The task:
Copy out every row below word for word, leaving nothing out and adding nothing.
┌──
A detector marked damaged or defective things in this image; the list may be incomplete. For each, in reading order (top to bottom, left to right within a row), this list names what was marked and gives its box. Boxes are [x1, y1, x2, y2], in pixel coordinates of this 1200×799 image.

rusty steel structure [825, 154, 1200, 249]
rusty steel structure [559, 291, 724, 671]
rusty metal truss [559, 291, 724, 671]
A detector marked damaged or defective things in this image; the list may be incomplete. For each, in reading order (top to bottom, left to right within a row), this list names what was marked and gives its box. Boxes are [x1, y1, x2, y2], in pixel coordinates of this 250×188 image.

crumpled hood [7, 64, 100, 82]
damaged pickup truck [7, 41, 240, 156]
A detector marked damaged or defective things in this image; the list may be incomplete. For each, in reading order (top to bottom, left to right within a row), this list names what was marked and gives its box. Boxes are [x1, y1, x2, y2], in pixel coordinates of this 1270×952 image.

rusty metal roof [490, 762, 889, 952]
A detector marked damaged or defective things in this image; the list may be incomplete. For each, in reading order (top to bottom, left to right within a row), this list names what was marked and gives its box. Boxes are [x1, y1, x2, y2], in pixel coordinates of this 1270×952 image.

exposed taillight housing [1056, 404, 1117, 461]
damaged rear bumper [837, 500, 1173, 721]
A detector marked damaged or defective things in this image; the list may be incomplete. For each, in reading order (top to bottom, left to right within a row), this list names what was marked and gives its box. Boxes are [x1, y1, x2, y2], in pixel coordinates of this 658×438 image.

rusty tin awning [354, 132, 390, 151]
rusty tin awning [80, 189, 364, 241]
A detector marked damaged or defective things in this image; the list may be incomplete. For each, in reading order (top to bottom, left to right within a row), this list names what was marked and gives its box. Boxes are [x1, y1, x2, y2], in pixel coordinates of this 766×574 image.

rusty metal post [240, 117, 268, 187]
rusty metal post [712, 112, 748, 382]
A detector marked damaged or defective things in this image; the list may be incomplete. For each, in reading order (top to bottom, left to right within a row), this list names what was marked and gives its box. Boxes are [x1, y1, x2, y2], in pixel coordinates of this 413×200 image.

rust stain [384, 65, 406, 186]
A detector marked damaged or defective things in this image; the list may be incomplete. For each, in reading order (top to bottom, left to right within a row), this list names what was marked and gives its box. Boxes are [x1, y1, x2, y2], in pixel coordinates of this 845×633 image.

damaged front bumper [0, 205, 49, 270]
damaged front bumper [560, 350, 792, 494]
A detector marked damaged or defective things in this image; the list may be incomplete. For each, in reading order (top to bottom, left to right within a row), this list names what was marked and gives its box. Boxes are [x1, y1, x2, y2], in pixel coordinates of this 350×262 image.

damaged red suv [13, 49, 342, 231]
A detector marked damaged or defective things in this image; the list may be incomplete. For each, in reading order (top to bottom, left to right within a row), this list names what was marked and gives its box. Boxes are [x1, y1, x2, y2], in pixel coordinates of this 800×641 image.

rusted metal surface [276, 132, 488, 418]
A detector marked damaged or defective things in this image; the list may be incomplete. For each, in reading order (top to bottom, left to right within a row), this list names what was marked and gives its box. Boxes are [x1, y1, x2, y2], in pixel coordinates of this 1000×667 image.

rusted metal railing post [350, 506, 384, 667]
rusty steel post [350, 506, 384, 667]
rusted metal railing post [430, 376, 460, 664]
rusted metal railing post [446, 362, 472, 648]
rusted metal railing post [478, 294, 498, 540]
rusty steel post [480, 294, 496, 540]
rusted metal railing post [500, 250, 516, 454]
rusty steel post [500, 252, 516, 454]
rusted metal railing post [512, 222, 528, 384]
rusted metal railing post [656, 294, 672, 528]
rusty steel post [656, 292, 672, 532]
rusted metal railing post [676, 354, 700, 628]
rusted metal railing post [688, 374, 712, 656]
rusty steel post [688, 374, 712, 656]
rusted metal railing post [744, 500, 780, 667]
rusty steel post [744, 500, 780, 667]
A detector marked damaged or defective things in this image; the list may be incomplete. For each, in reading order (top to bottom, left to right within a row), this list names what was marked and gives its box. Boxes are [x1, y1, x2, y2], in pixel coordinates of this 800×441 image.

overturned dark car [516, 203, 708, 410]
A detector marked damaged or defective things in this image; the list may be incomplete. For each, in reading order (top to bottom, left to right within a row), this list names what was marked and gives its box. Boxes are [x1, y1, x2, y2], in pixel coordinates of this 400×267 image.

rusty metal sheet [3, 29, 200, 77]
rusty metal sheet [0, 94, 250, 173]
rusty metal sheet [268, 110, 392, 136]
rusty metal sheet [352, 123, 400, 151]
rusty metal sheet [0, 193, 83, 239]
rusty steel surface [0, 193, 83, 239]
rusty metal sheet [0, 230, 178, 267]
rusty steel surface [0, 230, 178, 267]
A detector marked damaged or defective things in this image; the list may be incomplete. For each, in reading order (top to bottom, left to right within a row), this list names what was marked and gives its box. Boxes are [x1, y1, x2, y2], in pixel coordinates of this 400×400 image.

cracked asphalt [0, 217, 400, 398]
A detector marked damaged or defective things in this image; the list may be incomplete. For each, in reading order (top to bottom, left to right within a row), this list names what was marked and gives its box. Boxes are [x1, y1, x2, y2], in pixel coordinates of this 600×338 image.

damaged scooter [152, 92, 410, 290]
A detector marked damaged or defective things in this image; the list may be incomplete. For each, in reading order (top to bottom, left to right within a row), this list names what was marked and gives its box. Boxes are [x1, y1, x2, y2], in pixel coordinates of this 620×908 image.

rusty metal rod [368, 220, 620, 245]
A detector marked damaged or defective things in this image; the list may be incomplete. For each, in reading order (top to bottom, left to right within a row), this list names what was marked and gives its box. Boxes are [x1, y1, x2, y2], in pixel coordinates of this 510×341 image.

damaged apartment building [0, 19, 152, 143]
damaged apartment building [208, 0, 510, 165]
└──
Final result:
A detector marked damaged or defective things in this image; the list may be incomplete. For each, in reading order (top to bottom, left to right within a row), this list names what was marked and gives its box. Boxes are [x1, y1, x2, y2], in pixel coordinates of this 1200×799 image.

rusty steel structure [825, 154, 1200, 249]
rusty steel structure [559, 291, 724, 671]
rusty metal truss [559, 291, 724, 671]
A detector marked damaged or defective things in this image; the list may be incomplete. For each, in reading order (top to bottom, left to right within a row), this list names what was marked and gives its box. Boxes are [x1, y1, x2, y2], in pixel coordinates of this 250×188 image.

crumpled hood [7, 64, 100, 82]
damaged pickup truck [7, 41, 240, 156]
A detector marked damaged or defective things in this image; the list may be incomplete. For each, in reading order (top to bottom, left to right within a row), this list names what was marked and gives its box. Boxes are [x1, y1, x2, y2], in pixel coordinates of this 1270×952 image.

rusty metal roof [490, 762, 889, 952]
A detector marked damaged or defective things in this image; the list may be incomplete. For each, in reading order (top to bottom, left to right within a row), this list names what was marked and gives its box. Boxes are [x1, y1, x2, y2], in pixel coordinates of this 1270×952 image.

exposed taillight housing [1056, 404, 1117, 461]
damaged rear bumper [837, 500, 1173, 721]
A detector marked damaged or defective things in this image; the list may be incomplete. For each, in reading order (top to bottom, left to right within a row), this list names what was marked and gives its box. Boxes are [x1, y1, x2, y2], in pixel coordinates of this 658×438 image.

rusty tin awning [354, 132, 390, 151]
rusty tin awning [80, 189, 364, 241]
A detector marked damaged or defective things in this image; the list may be incomplete. For each, in reading order (top to bottom, left to right within a row), this list names what was marked and gives its box. Boxes are [x1, y1, x2, y2], in pixel coordinates of this 766×574 image.

rusty metal post [240, 117, 268, 187]
rusty metal post [712, 112, 748, 382]
A detector marked damaged or defective things in this image; the list may be incomplete. For each, in reading order (top to bottom, left to right within a row), this list names what was marked and gives its box. Boxes are [x1, y1, x2, y2], in pixel coordinates of this 413×200 image.

rust stain [384, 65, 406, 186]
A detector marked damaged or defective things in this image; the list may be incomplete. For each, in reading order (top to bottom, left to right within a row), this list names what was marked and gives its box. Boxes are [x1, y1, x2, y2], in pixel coordinates of this 845×633 image.

damaged front bumper [0, 205, 49, 270]
damaged front bumper [560, 350, 792, 494]
A detector marked damaged or defective things in this image; the list may be incomplete. For each, in reading order (top to bottom, left to right within a row), this list names what was marked and gives its box. Boxes are [x1, y1, x2, y2], in pixel coordinates of this 350×262 image.

damaged red suv [13, 49, 342, 231]
A detector marked damaged or defective things in this image; the list may be incomplete. For each, in reading order (top to bottom, left to right within a row), this list names what was marked and gives its box. Boxes are [x1, y1, x2, y2], in pixel coordinates of this 800×641 image.

rusted metal surface [276, 132, 488, 418]
A detector marked damaged or defective things in this image; the list may be incomplete. For each, in reading order (top to bottom, left to right within a row), this list names what was marked and gives its box. Boxes are [x1, y1, x2, y2], in pixel coordinates of this 1000×667 image.

rusted metal railing post [350, 506, 384, 667]
rusty steel post [350, 506, 384, 667]
rusted metal railing post [430, 376, 460, 664]
rusted metal railing post [446, 362, 472, 648]
rusted metal railing post [478, 294, 498, 540]
rusty steel post [480, 294, 496, 540]
rusted metal railing post [500, 250, 516, 454]
rusty steel post [500, 252, 516, 454]
rusted metal railing post [512, 222, 528, 384]
rusted metal railing post [656, 294, 672, 528]
rusty steel post [656, 292, 672, 532]
rusted metal railing post [676, 354, 700, 628]
rusted metal railing post [688, 374, 712, 656]
rusty steel post [688, 374, 712, 656]
rusted metal railing post [744, 500, 780, 667]
rusty steel post [744, 500, 780, 667]
A detector marked damaged or defective things in this image; the list may be incomplete. For each, in reading order (top to bottom, left to right within a row), this list names what was marked and gives its box. Boxes are [x1, y1, x2, y2], in pixel coordinates of this 800×441 image.

overturned dark car [516, 203, 708, 410]
A detector marked damaged or defective things in this image; the list may be incomplete. For each, in reading order (top to bottom, left to right within a row), this list names what was marked and gives its box. Boxes are [x1, y1, x2, y2], in pixel coordinates of this 400×267 image.

rusty metal sheet [3, 29, 200, 77]
rusty metal sheet [0, 94, 250, 173]
rusty metal sheet [268, 110, 392, 136]
rusty metal sheet [352, 123, 400, 151]
rusty metal sheet [0, 193, 83, 239]
rusty steel surface [0, 193, 83, 239]
rusty metal sheet [0, 230, 178, 267]
rusty steel surface [0, 230, 178, 267]
A detector marked damaged or defective things in this image; the list may be incomplete. For each, in reading order (top to bottom, left to right within a row), this list names what was marked and gives its box. Boxes are [x1, y1, x2, y2], in pixel coordinates of this 400×400 image.

cracked asphalt [0, 217, 400, 398]
A detector marked damaged or defective things in this image; the list may be incomplete. For each, in reading order (top to bottom, left to right within a row), this list names what was marked and gives its box. Boxes are [x1, y1, x2, y2], in pixel coordinates of this 600×338 image.

damaged scooter [152, 92, 410, 290]
A detector marked damaged or defective things in this image; the list may be incomplete. For each, in reading order (top to bottom, left to right within a row), this list names what was marked and gives its box. Boxes are [x1, y1, x2, y2], in pixel coordinates of this 620×908 image.

rusty metal rod [368, 220, 620, 245]
A detector marked damaged or defective things in this image; the list may be incomplete. For each, in reading order (top to bottom, left to right within a row), this list names what was marked and gives its box. Boxes are [x1, y1, x2, y2], in pixel coordinates of this 510×341 image.

damaged apartment building [0, 19, 152, 143]
damaged apartment building [208, 0, 510, 165]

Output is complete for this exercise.